_WRITTEN TASK_. Transcribe the records below exactly.

Data entries:
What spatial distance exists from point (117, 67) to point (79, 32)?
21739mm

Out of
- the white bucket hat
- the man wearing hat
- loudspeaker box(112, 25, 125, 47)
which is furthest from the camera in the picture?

_REPLY TO THE EXERCISE_.
What spatial distance exists from point (117, 67) to point (79, 32)?
21739mm

Out of
- the white bucket hat
- the man wearing hat
- loudspeaker box(112, 25, 125, 47)
which is furthest from the camera in the picture?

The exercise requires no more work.